Fast food makes the body more aggressive

According to a study by the University of Bonn, meals served in fast-food restaurants affect our genes and our immune system.

These foods, consisting mainly of fat and sugar, are low in fiber. While dieticians discuss the nutritional aspect of this “Western diet”, scientists have been interested in the effects of these foods.
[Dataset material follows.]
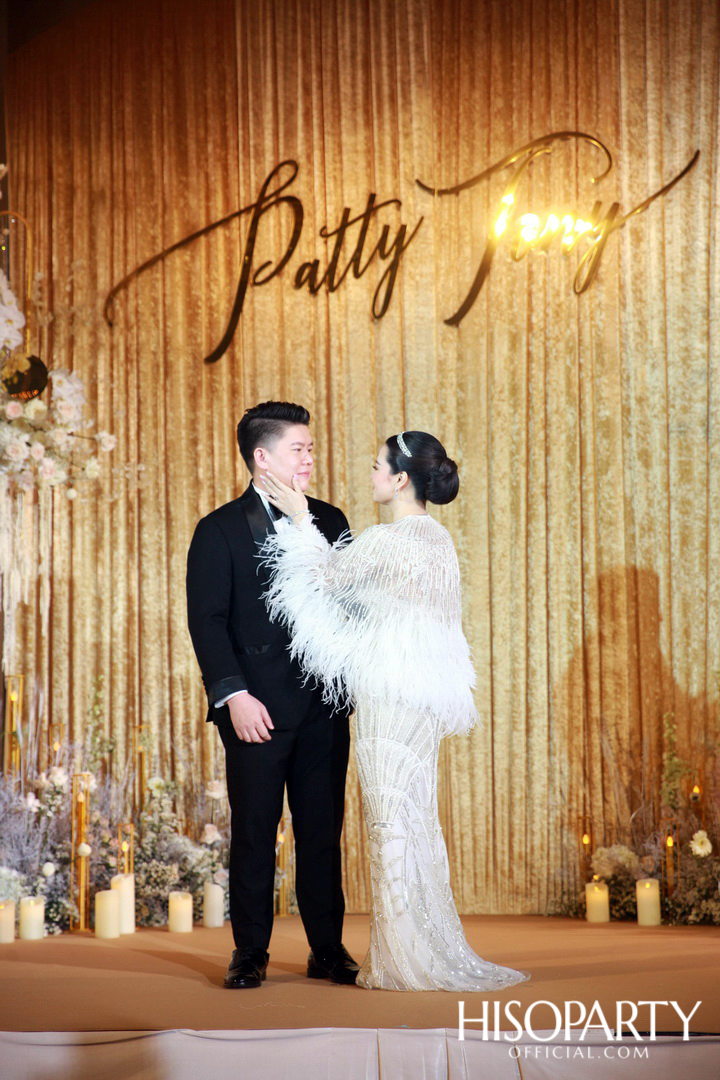 #PattyTonyWedding งานเลี้ยงฉลองมงคลสมรสระหว่าง กัลยพัชร ภักดีผดุงแดน และ ฤทธิไกร ธรรมรักษ์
Among other things, their studies focused on the adaptation of specific genes to their environment.

The results of the experiment were published in the journal Cell.

The course of the experiment in question

To learn more about this phenomenon, researchers fed mice with fast food, similar to that of restaurants. First, the intake of fat and sugar was immediately considered an infection.

“The unhealthy diet has led to an unexpected increase in the number of certain immune cells in the blood of mice, particularly granulocytes and monocytes,” said Annette Christ, a postdoctoral fellow at the University of Bonn.

New genes activated

These studies show that by consuming fast food, the body becomes more aggressive. By taking this type of meal, “fast food sensors” are created and put on alert.

“It has recently been discovered that the innate immune system has a form of memory,” says Professor Dr. Eicke Latz, author of the study. “After an infection, the body’s defenses remain in a kind of alarm so that they can respond more quickly to a new attack.”